__GIVEN INSTRUCTION__: In the forum post about using chroot instead of KVM, which release is nearly all of the job-related software designed around?

# START OF SELECTED EXCERPT

# chroot instead of kvm

## depontius

Is there some simple way to chroot into a KVM guest image, instead of virtualization?

My work laptop now has 5 OS installs.  It came with WinXP, and I've installed Gentoo, a company-tweaked Fedora Core 13, and a company-tweaked RedHat 6.  But nearly all of the job-related software I need to run is design around the company-tweaked RedHat 5 - and ONLY that release.  In days of yore, principally back when The Platform was RedHat 4.x, I could work around it.  But since the migration to RedHat 5 they've put teeth into the applications software platform detection, and made it harder to work around.

Side note...  The laptop is a Thinkpad W510 - really too new for RedHat 5 to install or run gracefully - at least natively.

# END OF SELECTED EXCERPT
# START OF GIVEN RECORDS

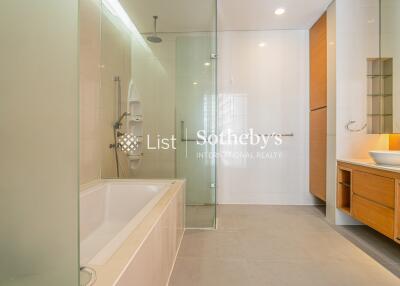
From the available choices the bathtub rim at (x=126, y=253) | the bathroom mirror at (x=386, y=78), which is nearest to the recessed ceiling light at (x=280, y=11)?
the bathroom mirror at (x=386, y=78)

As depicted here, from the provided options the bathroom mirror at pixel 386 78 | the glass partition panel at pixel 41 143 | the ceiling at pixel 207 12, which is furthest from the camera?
the ceiling at pixel 207 12

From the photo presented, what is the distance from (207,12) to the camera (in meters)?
2.56

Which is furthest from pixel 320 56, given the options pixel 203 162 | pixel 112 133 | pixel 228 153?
pixel 112 133

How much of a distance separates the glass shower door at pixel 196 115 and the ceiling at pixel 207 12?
6.1 inches

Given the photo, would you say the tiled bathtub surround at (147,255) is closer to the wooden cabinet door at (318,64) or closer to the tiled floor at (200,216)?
the tiled floor at (200,216)

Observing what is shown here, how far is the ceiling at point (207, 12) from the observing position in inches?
98.8

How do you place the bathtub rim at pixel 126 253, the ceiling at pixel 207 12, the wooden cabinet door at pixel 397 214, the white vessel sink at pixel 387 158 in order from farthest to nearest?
the ceiling at pixel 207 12, the white vessel sink at pixel 387 158, the wooden cabinet door at pixel 397 214, the bathtub rim at pixel 126 253

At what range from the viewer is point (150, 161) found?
269cm

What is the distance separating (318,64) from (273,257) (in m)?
2.43

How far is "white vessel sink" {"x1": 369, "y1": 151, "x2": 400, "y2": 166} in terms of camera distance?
182 centimetres

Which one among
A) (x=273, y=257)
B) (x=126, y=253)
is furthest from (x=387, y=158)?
(x=126, y=253)

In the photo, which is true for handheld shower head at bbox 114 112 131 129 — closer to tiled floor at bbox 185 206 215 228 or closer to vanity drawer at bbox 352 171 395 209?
tiled floor at bbox 185 206 215 228

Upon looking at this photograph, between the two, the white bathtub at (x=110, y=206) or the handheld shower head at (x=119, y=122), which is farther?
the handheld shower head at (x=119, y=122)

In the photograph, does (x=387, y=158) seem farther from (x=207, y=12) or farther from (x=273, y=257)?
(x=207, y=12)
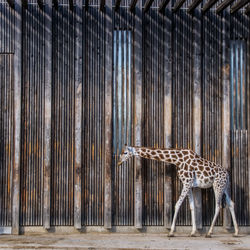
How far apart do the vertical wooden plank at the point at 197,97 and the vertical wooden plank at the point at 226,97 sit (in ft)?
1.83

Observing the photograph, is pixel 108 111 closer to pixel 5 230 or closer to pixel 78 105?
pixel 78 105

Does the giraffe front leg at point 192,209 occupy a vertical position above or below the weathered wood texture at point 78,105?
below

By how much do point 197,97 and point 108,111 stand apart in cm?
202

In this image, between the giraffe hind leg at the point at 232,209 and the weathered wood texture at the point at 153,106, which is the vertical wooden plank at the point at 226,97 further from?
the weathered wood texture at the point at 153,106

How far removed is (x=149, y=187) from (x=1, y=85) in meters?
3.98

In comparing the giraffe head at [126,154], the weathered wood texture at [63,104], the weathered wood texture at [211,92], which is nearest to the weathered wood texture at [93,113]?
the weathered wood texture at [63,104]

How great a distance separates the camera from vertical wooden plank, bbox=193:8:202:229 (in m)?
10.4

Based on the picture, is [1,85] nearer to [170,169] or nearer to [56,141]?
[56,141]

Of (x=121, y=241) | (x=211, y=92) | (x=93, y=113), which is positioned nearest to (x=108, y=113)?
(x=93, y=113)

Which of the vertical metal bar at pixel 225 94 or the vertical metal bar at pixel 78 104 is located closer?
the vertical metal bar at pixel 78 104

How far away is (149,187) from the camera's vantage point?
1044cm

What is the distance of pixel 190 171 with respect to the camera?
9.94 m

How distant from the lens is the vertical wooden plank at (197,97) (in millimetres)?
10406

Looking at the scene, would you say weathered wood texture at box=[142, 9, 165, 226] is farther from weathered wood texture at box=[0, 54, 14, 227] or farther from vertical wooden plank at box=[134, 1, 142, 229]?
weathered wood texture at box=[0, 54, 14, 227]
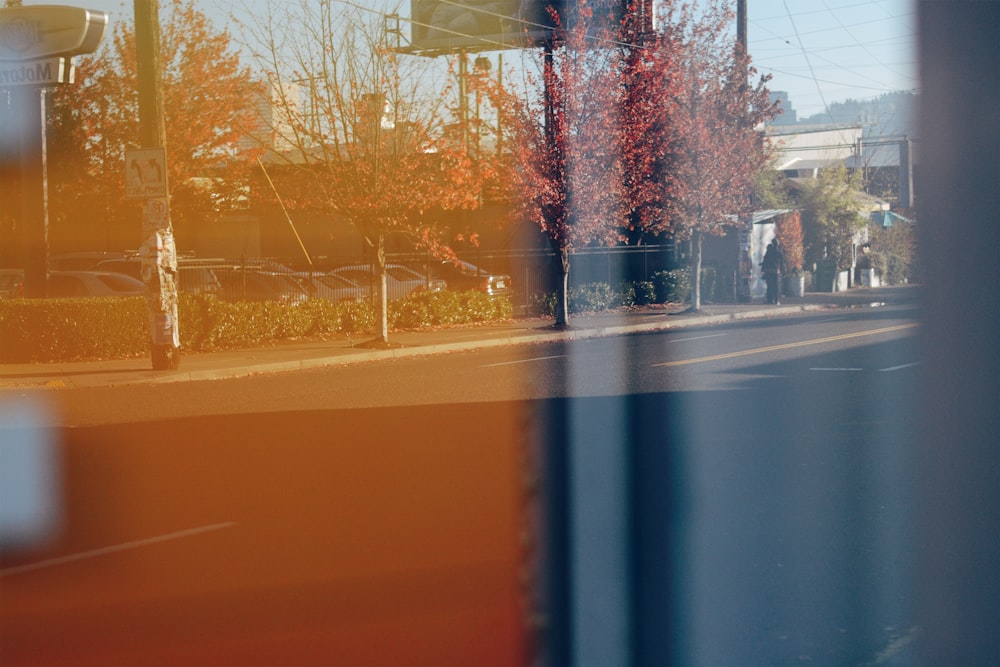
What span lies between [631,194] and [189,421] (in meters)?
18.4

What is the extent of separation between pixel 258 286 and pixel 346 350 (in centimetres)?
490

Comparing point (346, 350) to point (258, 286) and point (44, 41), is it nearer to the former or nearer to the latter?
point (258, 286)

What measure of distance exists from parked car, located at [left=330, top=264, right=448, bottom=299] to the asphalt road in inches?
504

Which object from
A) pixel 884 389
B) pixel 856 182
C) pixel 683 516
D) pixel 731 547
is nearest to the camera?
pixel 731 547

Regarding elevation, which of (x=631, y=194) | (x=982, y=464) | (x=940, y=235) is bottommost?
(x=982, y=464)

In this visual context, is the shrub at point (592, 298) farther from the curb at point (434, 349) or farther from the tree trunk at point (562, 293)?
the tree trunk at point (562, 293)

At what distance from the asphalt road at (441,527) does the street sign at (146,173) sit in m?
4.16

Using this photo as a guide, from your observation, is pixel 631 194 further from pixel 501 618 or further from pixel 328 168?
pixel 501 618

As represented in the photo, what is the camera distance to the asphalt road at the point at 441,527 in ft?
17.2


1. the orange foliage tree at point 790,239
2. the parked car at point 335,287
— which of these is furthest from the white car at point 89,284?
the orange foliage tree at point 790,239

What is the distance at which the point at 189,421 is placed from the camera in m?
12.4

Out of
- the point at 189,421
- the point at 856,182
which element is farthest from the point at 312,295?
the point at 856,182

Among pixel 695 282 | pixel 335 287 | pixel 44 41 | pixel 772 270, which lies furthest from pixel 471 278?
pixel 44 41

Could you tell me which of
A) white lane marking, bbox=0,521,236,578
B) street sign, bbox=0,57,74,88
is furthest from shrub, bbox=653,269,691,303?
white lane marking, bbox=0,521,236,578
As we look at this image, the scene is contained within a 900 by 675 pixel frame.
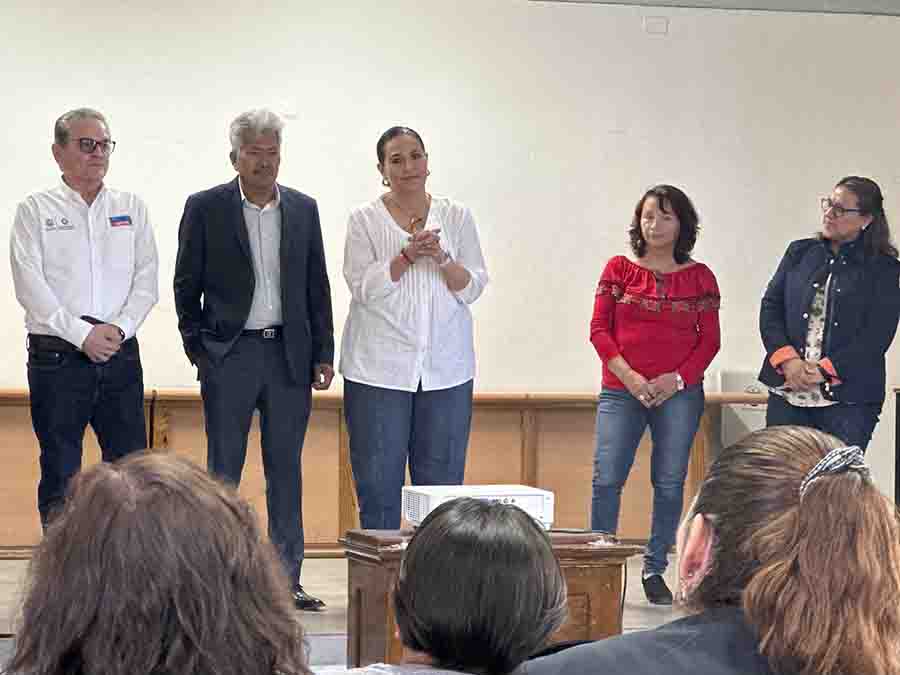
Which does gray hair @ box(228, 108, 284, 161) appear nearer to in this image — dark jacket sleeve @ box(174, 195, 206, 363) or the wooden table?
dark jacket sleeve @ box(174, 195, 206, 363)

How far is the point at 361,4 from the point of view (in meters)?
6.50

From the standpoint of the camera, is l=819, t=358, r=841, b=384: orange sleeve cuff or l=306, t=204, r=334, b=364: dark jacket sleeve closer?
l=306, t=204, r=334, b=364: dark jacket sleeve

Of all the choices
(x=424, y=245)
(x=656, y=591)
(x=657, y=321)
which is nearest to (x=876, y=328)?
(x=657, y=321)

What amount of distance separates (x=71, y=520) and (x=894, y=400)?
6.21 metres

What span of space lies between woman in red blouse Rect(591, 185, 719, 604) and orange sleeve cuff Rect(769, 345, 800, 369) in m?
0.21

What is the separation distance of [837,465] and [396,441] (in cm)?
293

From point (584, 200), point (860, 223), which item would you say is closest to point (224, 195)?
point (860, 223)

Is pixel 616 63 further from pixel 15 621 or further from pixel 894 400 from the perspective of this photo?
pixel 15 621

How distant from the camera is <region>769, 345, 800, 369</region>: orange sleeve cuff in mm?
4727

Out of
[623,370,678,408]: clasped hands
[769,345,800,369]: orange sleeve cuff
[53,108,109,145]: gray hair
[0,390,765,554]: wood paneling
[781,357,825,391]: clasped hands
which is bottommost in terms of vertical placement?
[0,390,765,554]: wood paneling

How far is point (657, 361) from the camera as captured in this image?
185 inches

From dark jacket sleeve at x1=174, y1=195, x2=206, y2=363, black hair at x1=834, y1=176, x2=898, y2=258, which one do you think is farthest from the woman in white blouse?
black hair at x1=834, y1=176, x2=898, y2=258

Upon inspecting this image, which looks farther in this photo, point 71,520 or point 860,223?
point 860,223

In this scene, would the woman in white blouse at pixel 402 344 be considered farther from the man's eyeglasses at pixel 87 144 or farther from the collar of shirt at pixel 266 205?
the man's eyeglasses at pixel 87 144
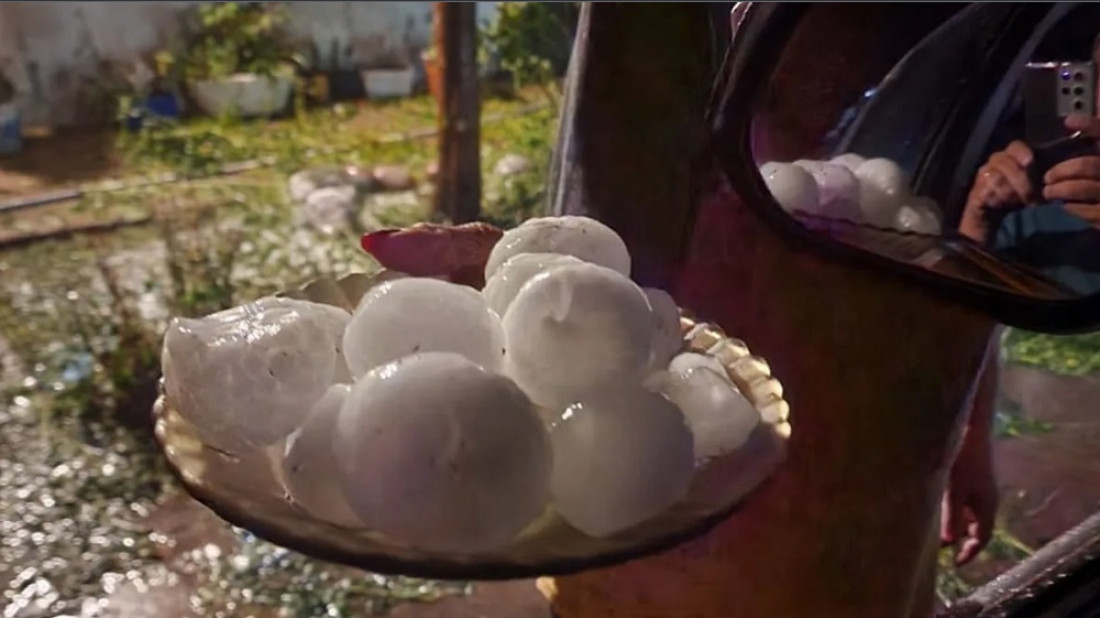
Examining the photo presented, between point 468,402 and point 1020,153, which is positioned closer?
point 468,402

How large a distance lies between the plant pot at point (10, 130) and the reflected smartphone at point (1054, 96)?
1732 millimetres

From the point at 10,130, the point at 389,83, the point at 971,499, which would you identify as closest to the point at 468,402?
the point at 971,499

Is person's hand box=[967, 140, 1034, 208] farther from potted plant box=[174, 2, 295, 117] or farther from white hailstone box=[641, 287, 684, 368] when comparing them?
potted plant box=[174, 2, 295, 117]

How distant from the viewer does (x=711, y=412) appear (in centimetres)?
38

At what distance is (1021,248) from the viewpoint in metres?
0.50

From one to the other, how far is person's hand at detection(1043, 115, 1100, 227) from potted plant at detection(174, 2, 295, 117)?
1.74 meters

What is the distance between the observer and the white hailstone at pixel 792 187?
484 millimetres

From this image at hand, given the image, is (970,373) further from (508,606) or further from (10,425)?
(10,425)

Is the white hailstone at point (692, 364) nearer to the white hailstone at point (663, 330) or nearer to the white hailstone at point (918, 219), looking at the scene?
the white hailstone at point (663, 330)

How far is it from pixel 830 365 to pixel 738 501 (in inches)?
7.3

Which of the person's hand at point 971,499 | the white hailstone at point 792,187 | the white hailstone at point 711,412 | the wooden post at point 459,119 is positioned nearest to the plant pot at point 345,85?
the wooden post at point 459,119

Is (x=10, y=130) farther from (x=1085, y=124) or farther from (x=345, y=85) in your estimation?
(x=1085, y=124)

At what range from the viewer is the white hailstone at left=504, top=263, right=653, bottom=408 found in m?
0.36

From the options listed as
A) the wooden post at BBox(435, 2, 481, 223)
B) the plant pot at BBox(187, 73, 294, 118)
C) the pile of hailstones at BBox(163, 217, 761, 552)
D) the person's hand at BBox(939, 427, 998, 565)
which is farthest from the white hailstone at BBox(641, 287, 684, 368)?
the plant pot at BBox(187, 73, 294, 118)
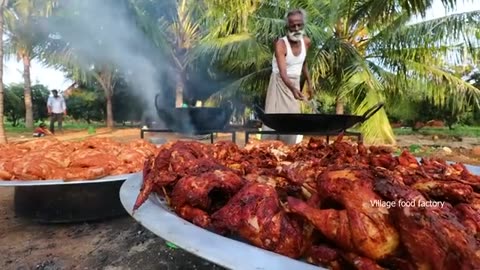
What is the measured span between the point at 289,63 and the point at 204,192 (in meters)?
3.40

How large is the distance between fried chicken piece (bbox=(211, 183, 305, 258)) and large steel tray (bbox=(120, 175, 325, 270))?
8cm

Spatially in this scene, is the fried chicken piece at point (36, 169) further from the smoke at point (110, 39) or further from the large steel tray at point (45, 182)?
the smoke at point (110, 39)

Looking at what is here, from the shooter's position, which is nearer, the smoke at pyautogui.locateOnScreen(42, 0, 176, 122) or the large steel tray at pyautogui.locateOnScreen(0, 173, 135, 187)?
the large steel tray at pyautogui.locateOnScreen(0, 173, 135, 187)

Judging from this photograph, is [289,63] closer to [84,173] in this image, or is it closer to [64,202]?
[84,173]

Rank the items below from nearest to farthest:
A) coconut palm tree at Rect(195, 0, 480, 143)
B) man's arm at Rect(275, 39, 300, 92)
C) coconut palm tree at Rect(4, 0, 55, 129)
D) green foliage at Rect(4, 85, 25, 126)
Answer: man's arm at Rect(275, 39, 300, 92)
coconut palm tree at Rect(195, 0, 480, 143)
coconut palm tree at Rect(4, 0, 55, 129)
green foliage at Rect(4, 85, 25, 126)

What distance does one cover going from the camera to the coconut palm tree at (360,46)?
860 cm

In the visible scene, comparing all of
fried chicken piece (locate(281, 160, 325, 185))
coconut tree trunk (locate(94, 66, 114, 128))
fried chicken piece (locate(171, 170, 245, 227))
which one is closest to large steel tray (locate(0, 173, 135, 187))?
fried chicken piece (locate(171, 170, 245, 227))

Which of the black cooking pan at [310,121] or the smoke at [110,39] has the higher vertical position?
the smoke at [110,39]

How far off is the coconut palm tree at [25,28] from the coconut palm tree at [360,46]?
976 cm

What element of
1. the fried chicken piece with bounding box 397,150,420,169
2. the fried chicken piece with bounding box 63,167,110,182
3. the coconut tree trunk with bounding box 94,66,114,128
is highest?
the coconut tree trunk with bounding box 94,66,114,128

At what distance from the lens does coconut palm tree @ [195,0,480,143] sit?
28.2ft

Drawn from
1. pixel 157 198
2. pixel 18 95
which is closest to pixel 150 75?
pixel 18 95

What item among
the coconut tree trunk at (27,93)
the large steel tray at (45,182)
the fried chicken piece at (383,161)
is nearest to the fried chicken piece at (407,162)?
the fried chicken piece at (383,161)

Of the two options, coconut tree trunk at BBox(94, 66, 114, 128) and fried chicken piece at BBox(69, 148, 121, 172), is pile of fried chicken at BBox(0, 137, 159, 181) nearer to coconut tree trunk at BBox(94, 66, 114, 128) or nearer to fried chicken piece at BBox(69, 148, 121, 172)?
fried chicken piece at BBox(69, 148, 121, 172)
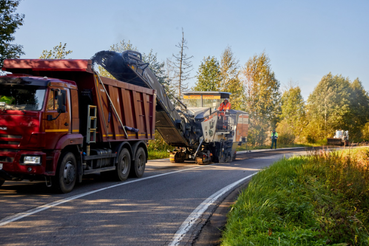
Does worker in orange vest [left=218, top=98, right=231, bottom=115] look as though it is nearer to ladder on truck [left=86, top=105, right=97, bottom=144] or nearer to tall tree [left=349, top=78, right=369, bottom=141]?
ladder on truck [left=86, top=105, right=97, bottom=144]

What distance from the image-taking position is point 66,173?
788 cm

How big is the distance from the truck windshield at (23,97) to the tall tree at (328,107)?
141 feet

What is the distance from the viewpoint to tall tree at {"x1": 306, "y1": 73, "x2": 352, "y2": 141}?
48.4m

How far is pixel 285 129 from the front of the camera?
39.8 metres

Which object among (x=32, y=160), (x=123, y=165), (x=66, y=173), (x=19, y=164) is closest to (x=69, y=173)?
(x=66, y=173)

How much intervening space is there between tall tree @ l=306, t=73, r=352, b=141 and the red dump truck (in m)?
40.0

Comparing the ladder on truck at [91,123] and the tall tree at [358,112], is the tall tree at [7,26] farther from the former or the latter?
the tall tree at [358,112]

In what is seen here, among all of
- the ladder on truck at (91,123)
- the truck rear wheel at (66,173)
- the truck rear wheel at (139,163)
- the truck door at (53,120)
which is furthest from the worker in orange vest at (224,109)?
the truck door at (53,120)

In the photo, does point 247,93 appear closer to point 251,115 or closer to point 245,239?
point 251,115

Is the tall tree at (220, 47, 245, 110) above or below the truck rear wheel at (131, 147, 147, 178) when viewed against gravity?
above

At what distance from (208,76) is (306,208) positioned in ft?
81.3

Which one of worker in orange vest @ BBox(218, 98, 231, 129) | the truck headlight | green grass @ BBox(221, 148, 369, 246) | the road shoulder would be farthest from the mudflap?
the truck headlight

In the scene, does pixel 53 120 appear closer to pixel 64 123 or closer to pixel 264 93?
pixel 64 123

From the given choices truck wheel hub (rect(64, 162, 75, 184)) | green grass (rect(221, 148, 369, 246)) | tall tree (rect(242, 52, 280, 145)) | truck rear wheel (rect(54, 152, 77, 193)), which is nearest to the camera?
green grass (rect(221, 148, 369, 246))
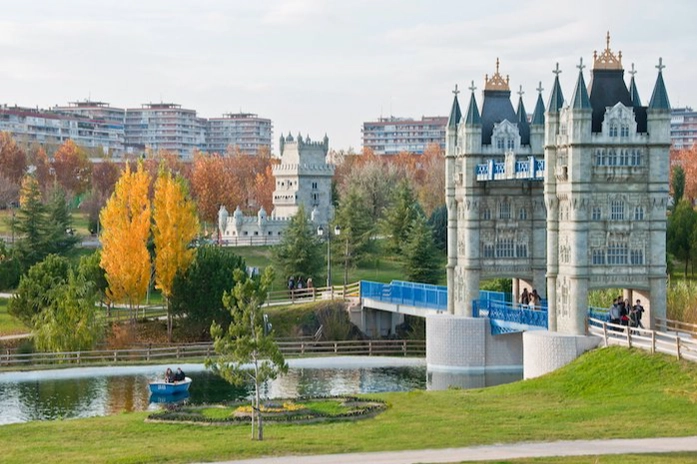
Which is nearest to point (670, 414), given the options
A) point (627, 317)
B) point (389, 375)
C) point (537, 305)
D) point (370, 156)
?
point (627, 317)

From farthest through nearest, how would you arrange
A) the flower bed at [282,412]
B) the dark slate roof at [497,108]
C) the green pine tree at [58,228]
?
the green pine tree at [58,228] < the dark slate roof at [497,108] < the flower bed at [282,412]

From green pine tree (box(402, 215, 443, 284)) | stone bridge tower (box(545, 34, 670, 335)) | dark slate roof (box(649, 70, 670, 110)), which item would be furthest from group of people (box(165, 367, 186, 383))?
green pine tree (box(402, 215, 443, 284))

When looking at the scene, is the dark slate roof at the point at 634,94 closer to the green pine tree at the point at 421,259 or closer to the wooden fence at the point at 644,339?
the wooden fence at the point at 644,339

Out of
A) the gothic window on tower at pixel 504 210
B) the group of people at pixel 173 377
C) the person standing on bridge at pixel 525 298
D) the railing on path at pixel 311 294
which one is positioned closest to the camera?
the group of people at pixel 173 377

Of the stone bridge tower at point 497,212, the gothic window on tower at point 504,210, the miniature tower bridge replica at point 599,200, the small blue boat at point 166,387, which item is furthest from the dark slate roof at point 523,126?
the small blue boat at point 166,387

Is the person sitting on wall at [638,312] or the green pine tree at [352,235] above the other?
the green pine tree at [352,235]

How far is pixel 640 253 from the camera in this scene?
161ft

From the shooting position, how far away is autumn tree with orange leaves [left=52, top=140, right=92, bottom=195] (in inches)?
6083

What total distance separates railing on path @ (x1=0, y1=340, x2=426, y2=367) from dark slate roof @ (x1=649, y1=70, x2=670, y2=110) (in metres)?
20.8

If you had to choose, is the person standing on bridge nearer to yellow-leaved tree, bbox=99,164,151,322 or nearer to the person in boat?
the person in boat

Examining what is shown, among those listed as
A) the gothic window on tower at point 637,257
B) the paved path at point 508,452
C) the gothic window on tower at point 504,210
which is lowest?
the paved path at point 508,452

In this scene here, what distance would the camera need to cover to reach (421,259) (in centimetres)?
8012

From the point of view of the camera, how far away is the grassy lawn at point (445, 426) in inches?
1284

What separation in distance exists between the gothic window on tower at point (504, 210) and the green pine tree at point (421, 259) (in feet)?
67.7
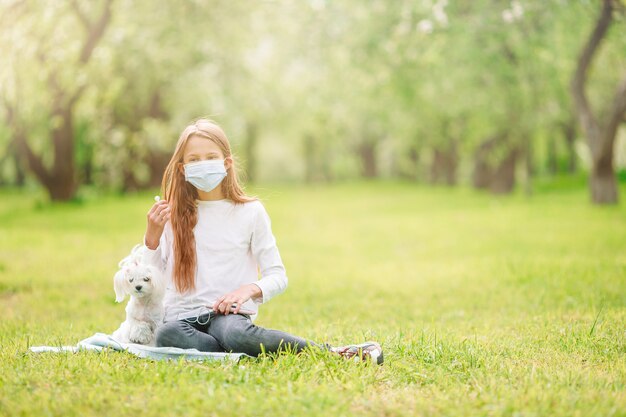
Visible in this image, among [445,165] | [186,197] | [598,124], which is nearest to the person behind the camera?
[186,197]

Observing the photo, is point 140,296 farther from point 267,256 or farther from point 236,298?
point 267,256

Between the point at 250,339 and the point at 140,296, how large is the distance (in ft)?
2.78

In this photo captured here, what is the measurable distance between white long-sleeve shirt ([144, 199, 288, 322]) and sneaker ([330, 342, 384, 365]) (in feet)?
2.11

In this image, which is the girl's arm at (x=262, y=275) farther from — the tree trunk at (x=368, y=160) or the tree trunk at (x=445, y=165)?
the tree trunk at (x=368, y=160)

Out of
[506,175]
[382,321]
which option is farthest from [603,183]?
[382,321]

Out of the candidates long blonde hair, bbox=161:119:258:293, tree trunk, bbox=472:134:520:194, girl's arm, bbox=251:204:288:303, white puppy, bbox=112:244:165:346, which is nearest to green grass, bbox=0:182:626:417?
white puppy, bbox=112:244:165:346

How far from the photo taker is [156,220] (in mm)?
4707

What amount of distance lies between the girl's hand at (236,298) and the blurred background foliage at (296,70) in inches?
421

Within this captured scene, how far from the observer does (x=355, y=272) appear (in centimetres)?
1099

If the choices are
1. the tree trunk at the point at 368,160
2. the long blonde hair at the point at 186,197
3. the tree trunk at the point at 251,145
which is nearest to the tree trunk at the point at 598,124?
the long blonde hair at the point at 186,197

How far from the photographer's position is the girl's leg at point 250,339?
4523 millimetres

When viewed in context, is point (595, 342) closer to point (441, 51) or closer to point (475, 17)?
point (475, 17)

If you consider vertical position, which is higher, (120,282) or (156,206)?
(156,206)

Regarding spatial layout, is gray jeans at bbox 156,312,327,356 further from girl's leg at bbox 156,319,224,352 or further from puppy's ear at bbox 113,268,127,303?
puppy's ear at bbox 113,268,127,303
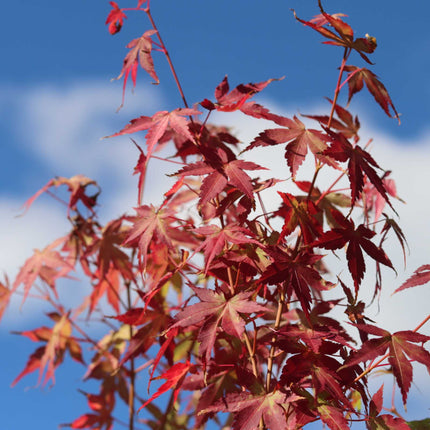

# END OF GIVEN RECORDS

__FINISHED ANSWER__: The company-tweaked RedHat 5, and only that release.